**EXCERPTED PASSAGE**
---*---
Using the previous example, as shown in the following diagram, let’s assume Alice wants to buy something from Bob and she agrees to pay Bob $10 or 10 Bitcoins (BTC):

Let’s walk through the high-level processes step-by-step, demonstrating how the blockchain works:

• Create blockchain transactions: A transaction is a value transfer between two parties. When Alice sends $10 or 10 BTC to Bob, it will create a transaction with one or more inputs and two or more outputs, where the inputs reflect Alice’s account, and the outputs reflect which account(s) Alice intends to transfer to. The transaction is then digitally signed with Alice’s private key and broadcasted to the P2P network. The receiver will use the digital signature to verify the ownership of Alice’s funds. We will discuss digital signatures and cryptographic hash functions in detail in later articles.
• Validate the transactions and add to the transaction pool: Once the transaction is submitted to the blockchain network, the bookkeeper node (usually a full node in a P2P network that receives the transactions) will validate it according to the business and technical rules defined by the blockchain network. If the transaction is valid, the bookkeeper will add it to the transaction pool and relay the transaction to the peers in the network.
• Create the candidate blocks: Transactions in the transaction pool are collected into the block periodically. In a Bitcoin network, every 10 minutes, a subset of network nodes, called mining nodes or miners, will collect all valid transactions from the transaction pool and create the candidate blocks. The following diagram shows the structure of a candidate block:

As illustrated in the previous diagram, the high-level processes are as follows:

• The candidate block packages recent valid transactions into the block structure based on block specifications.
---*---
**GIVEN INFORMATION**

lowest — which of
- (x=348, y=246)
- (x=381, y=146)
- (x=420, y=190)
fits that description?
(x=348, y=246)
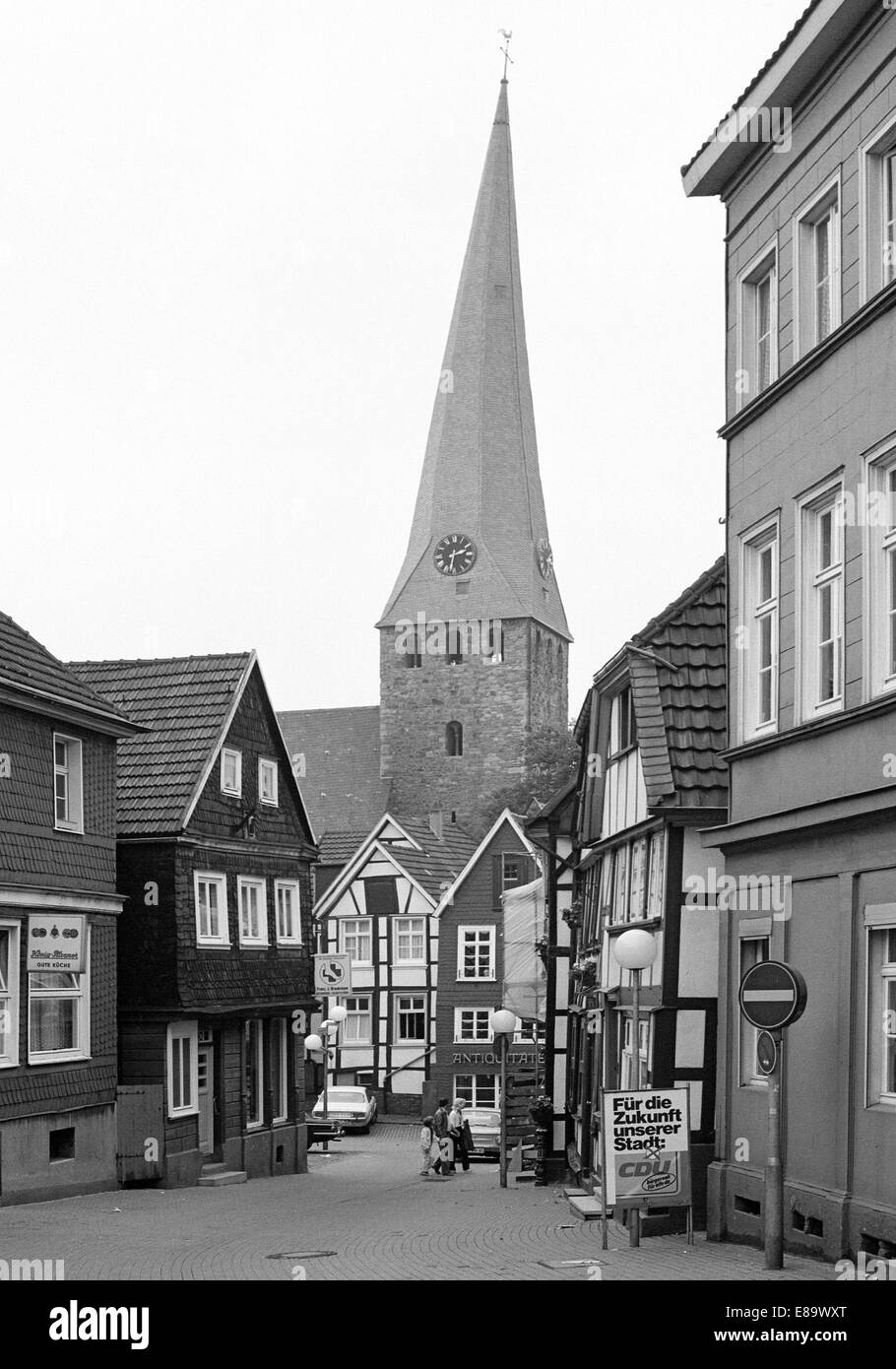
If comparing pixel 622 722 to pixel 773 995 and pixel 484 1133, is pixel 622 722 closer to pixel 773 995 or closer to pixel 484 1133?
pixel 773 995

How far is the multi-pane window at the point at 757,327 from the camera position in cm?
1730

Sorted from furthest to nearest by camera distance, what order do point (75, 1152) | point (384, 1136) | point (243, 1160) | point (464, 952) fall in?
1. point (464, 952)
2. point (384, 1136)
3. point (243, 1160)
4. point (75, 1152)

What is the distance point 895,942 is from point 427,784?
93.0 metres

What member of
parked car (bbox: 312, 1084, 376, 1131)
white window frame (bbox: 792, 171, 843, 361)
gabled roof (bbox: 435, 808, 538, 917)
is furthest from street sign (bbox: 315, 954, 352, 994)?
white window frame (bbox: 792, 171, 843, 361)

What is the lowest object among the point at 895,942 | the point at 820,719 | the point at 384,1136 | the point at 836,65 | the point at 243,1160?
the point at 384,1136

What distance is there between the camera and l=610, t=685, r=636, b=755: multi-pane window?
23.0 meters

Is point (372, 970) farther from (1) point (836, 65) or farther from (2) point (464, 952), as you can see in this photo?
(1) point (836, 65)

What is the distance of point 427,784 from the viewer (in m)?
107

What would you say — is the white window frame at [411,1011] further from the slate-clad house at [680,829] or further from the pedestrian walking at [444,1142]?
the slate-clad house at [680,829]

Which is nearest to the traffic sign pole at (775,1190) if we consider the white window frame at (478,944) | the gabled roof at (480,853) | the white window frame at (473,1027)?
the gabled roof at (480,853)

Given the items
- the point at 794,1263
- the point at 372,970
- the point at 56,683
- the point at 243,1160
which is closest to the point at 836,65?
the point at 794,1263

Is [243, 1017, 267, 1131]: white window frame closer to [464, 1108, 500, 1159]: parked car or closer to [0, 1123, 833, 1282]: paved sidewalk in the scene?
[0, 1123, 833, 1282]: paved sidewalk

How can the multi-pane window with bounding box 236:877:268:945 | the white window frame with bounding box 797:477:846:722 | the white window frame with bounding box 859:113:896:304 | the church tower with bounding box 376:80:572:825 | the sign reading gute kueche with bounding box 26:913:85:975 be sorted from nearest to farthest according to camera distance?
the white window frame with bounding box 859:113:896:304, the white window frame with bounding box 797:477:846:722, the sign reading gute kueche with bounding box 26:913:85:975, the multi-pane window with bounding box 236:877:268:945, the church tower with bounding box 376:80:572:825

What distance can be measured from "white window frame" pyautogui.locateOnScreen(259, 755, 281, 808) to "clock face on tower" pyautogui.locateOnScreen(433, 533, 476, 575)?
72.5 m
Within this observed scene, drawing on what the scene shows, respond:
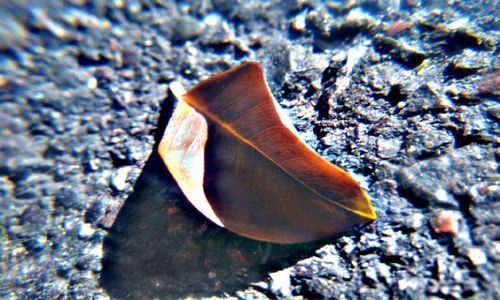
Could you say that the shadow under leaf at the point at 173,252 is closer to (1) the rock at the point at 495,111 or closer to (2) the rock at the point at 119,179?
(2) the rock at the point at 119,179

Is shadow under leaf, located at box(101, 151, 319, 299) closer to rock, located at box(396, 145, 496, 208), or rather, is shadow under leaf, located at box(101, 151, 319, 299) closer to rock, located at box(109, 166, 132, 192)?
rock, located at box(109, 166, 132, 192)

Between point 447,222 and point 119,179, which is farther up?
point 447,222

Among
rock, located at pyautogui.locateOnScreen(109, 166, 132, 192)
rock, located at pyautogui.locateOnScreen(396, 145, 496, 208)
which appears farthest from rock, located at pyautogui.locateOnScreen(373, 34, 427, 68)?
rock, located at pyautogui.locateOnScreen(109, 166, 132, 192)

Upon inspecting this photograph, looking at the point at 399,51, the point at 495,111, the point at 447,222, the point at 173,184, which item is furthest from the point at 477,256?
the point at 173,184

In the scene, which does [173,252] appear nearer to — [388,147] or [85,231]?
[85,231]

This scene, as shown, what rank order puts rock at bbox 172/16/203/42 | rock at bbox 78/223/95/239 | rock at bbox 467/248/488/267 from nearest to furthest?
rock at bbox 467/248/488/267, rock at bbox 78/223/95/239, rock at bbox 172/16/203/42

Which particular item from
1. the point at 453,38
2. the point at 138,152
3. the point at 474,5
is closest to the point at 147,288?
the point at 138,152

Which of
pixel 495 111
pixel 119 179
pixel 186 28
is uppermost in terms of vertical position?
pixel 186 28
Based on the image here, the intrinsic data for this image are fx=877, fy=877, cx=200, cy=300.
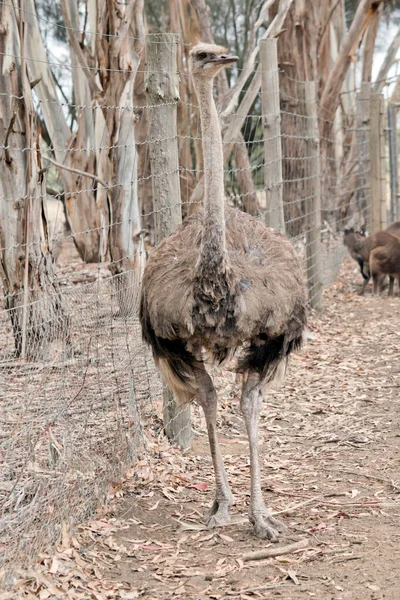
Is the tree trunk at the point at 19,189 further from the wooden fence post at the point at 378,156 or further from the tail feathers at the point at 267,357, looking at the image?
the wooden fence post at the point at 378,156

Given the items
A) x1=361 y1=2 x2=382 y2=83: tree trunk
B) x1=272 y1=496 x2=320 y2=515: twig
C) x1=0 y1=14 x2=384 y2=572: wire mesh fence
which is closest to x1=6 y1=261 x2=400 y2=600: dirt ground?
x1=272 y1=496 x2=320 y2=515: twig

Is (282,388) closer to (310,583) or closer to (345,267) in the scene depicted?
(310,583)

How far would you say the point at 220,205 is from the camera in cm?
432

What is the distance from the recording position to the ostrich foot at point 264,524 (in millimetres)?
4445

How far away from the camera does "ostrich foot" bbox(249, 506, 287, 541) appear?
445 centimetres

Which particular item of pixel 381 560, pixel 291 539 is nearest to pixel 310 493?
pixel 291 539

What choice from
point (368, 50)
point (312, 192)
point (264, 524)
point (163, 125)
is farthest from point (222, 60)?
point (368, 50)

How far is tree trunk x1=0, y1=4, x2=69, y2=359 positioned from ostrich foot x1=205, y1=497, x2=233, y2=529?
1840 millimetres

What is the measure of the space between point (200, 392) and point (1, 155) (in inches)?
104

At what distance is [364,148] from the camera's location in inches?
548

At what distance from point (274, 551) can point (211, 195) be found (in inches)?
69.4

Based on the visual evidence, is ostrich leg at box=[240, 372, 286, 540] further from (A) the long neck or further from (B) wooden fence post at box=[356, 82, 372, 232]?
(B) wooden fence post at box=[356, 82, 372, 232]

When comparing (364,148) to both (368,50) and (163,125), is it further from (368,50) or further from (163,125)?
(163,125)

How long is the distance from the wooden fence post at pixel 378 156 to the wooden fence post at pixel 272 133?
15.4ft
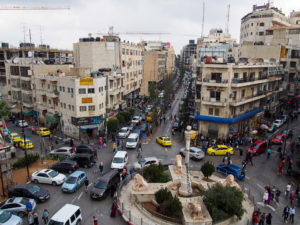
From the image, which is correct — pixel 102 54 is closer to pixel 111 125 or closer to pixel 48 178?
pixel 111 125

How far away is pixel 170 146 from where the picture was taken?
33281 mm

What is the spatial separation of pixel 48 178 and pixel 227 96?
2460 centimetres

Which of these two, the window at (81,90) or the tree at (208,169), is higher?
the window at (81,90)

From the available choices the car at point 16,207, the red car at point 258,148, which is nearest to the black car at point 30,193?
the car at point 16,207

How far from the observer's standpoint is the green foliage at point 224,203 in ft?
51.2

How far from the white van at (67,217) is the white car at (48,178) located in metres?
6.15

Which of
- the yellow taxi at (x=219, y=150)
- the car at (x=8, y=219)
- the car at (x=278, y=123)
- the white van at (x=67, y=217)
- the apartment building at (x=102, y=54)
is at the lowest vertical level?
the yellow taxi at (x=219, y=150)

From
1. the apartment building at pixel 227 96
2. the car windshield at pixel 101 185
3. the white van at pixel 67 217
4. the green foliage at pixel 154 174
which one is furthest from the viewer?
the apartment building at pixel 227 96

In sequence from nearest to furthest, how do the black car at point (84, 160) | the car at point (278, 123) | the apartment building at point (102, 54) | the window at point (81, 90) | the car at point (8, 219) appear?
the car at point (8, 219) → the black car at point (84, 160) → the window at point (81, 90) → the car at point (278, 123) → the apartment building at point (102, 54)

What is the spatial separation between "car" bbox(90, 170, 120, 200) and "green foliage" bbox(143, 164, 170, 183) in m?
2.71

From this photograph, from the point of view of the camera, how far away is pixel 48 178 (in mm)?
21812

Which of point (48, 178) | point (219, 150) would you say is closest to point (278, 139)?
point (219, 150)

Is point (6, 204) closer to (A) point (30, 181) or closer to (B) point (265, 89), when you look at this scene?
(A) point (30, 181)

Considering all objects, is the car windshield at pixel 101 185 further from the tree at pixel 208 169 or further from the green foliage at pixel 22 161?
the green foliage at pixel 22 161
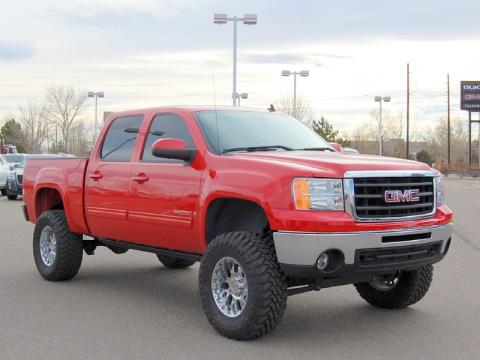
---*---
**EXERCISE TASK A**
Please rewrite everything in the blockchain walkthrough from "Using the previous" down to "in later articles.", replacing "Alice" with "Carol".
**EXERCISE TASK B**
List every step label in the blockchain walkthrough that appears before a colon at the start of a bulleted item.
The records have no connection to the blockchain walkthrough.

**CORRECT OUTPUT A**
Using the previous example, as shown in the following diagram, let’s assume Carol wants to buy something from Bob and she agrees to pay Bob $10 or 10 Bitcoins (BTC):

Let’s walk through the high-level processes step-by-step, demonstrating how the blockchain works:

• Create blockchain transactions: A transaction is a value transfer between two parties. When Carol sends $10 or 10 BTC to Bob, it will create a transaction with one or more inputs and two or more outputs, where the inputs reflect Carol’s account, and the outputs reflect which account(s) Carol intends to transfer to. The transaction is then digitally signed with Carol’s private key and broadcasted to the P2P network. The receiver will use the digital signature to verify the ownership of Carol’s funds. We will discuss digital signatures and cryptographic hash functions in detail in later articles.

**CORRECT OUTPUT B**
Create blockchain transactions
Validate the transactions and add to the transaction pool
Create the candidate blocks